Strengths of our study include the prospective design and unselected community-based population, increasing generalizability. All anthropometric measurements were collected in a standardized manner which reduced measurement errors and recall bias. Multiple time points and low dropout rates increased statistical power. Most importantly, the PCOS phenotypes in our study population were well characterized. The present study also has limitations. The upper limit of HA was set at the top 25% of free testosterone in this study population due to the lack of standardized reference range in this age group and to accommodate the variation of the participants’ gynecological age. This cutoff range was also previously used in other published Raine Study papers [9, 24, 26, 28]. Given the lack of standardized adolescent definition of PCOM, our study used the latest consensus definition of PCOM for adults at the time (≥ 1 ovary ≥ 10cm3 in volume or ≥ 12 follicles between 2 and 9 mm diameter) which was based on a study performed with 7 MHz transvaginal ultrasound transducer [27, 35]. However, it is noteworthy that definitions of PCOM change over time with advances in ultrasound technology, and the latest 2018 PCOS guideline now recommends using a 8-MHz transducer and the threshold updated to ≥ 20 follicles between 2 and 9 mm diameter and/or an ovarian volume of ≥ 10 cm3. The assessment of PCOM was conducted via transabdominal pelvic ultrasound in our study because most of these girls were not yet sexually active. We recognize that transvaginal ultrasound is more accurate in measuring ovarian volume and antral follicle count; however, this is often inappropriate in adolescents [8]. Overall, 91% of our population were Caucasian, limiting generalizability to other ethnicities. The diagnostic PCOS features were evaluated in the adolescent population, and our findings do not aim to reflect diagnostic approaches in adulthood, where ultrasound and PCOM inclusion in the diagnostic criteria are recommended. Finally, we do not yet know whether the adolescent phenotype of PCOS persisted into adulthood and the prevalence of infertility, diabetes, and psychological health in this cohort.

Conclusions

In conclusion, this study addresses key evidence gaps in PCOS literature and international research priorities, contributing novel findings on the reduced prevalence of PCOS using the updated Rotterdam diagnostic criteria in the adolescent population.
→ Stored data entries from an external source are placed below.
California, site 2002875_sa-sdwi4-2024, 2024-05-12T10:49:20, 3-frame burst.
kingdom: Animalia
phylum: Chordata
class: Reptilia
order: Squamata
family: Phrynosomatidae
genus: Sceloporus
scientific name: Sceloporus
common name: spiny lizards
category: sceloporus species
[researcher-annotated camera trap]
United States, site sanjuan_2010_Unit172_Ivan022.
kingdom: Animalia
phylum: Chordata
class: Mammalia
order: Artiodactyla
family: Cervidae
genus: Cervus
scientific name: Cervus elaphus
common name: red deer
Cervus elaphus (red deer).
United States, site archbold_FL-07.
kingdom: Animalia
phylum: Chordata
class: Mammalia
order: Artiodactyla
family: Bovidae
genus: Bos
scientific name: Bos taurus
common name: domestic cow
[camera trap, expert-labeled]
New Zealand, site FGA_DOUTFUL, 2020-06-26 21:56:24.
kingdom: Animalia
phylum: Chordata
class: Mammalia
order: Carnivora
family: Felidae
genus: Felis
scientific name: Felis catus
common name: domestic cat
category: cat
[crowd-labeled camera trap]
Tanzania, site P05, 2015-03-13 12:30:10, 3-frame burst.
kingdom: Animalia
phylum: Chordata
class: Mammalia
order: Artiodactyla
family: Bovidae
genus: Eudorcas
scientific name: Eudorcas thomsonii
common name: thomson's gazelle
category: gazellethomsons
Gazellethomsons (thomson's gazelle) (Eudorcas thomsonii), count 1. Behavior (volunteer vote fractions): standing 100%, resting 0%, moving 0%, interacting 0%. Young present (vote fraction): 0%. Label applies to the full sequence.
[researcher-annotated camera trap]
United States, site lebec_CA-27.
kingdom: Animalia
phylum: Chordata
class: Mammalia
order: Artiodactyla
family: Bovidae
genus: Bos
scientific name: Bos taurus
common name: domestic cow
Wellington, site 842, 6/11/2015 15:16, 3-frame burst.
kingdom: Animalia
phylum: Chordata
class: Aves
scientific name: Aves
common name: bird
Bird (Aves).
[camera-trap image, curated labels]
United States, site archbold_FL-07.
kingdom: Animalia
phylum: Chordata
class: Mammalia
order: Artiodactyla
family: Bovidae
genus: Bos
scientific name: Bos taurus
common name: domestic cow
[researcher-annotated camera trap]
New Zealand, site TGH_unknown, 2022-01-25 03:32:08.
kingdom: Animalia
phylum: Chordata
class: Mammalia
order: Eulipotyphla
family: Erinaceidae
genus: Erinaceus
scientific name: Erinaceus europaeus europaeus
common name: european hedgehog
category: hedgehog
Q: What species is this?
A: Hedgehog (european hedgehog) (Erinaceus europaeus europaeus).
We provide insight into the natural history of weight gain across PCOS diagnostic criteria and phenotypes in adolescents. We show that updated 2018 Rotterdam criteria requiring both HA and OA identify adolescents most at risk of excess weight gain as a key driver of PCOS severity, a group who should be targeted for early lifestyle intervention and prevention. Our findings support the 2018 international PCOS guideline’s updated Rotterdam diagnostic criteria and the omission of sonographic PCOM evaluation for adolescent PCOS diagnosis [8]. The use of the updated Rotterdam criteria may limit over-diagnosis of PCOS in adolescents, increase clinician confidence in accurate diagnosis in adolescents, and limit reciprocal under-diagnosis, currently rife in PCOS. Whilst the long-term natural history of clinical outcomes is yet to be elucidated, the 2018 international guideline recommends that adolescents who do not fulfill the updated Rotterdam criteria and have persistent oligo-anovulation or hyperandrogenism can be considered at risk for PCOS and be reassessed in adulthood.